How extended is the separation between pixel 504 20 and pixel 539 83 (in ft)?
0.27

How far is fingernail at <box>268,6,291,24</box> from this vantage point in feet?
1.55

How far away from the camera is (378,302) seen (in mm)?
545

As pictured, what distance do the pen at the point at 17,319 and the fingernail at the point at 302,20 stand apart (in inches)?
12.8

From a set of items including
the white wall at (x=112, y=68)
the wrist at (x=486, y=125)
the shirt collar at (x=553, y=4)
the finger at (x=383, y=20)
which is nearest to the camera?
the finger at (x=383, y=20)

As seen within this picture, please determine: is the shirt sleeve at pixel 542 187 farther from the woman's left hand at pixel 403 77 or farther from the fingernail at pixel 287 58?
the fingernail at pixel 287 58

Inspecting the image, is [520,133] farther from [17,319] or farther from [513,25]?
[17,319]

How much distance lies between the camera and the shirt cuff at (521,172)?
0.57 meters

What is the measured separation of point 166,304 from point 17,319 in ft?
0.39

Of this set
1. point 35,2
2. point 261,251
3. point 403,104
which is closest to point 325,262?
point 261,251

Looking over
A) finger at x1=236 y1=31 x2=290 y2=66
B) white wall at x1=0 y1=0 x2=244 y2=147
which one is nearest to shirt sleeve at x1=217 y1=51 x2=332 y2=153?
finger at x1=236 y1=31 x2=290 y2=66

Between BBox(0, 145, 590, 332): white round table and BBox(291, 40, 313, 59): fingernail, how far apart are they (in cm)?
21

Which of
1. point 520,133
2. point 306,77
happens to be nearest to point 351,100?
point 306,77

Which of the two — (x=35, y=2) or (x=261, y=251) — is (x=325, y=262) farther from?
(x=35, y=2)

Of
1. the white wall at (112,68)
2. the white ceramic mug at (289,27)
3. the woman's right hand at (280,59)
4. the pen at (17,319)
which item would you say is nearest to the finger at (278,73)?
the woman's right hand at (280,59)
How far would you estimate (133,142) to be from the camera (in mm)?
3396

STATED EXERCISE » Reproduce the listing above verbatim, from the line containing "Between BBox(0, 145, 590, 332): white" up to and including the last line of the listing.

FINAL RESULT »
Between BBox(0, 145, 590, 332): white round table and BBox(291, 40, 313, 59): fingernail, how far apart are they (in cm)?
21

Which of
1. point 520,133
2. point 306,77
happens to be nearest to point 351,100?
point 306,77

Which of the two — (x=35, y=2) or (x=261, y=251) — is (x=325, y=262) farther from?
(x=35, y=2)

Of
1. the white wall at (112,68)
2. the white ceramic mug at (289,27)
3. the woman's right hand at (280,59)
4. the pen at (17,319)
which item would you say is nearest to the finger at (278,73)?
the woman's right hand at (280,59)
How far would you estimate (133,142) to be from the camera (in mm)?
3396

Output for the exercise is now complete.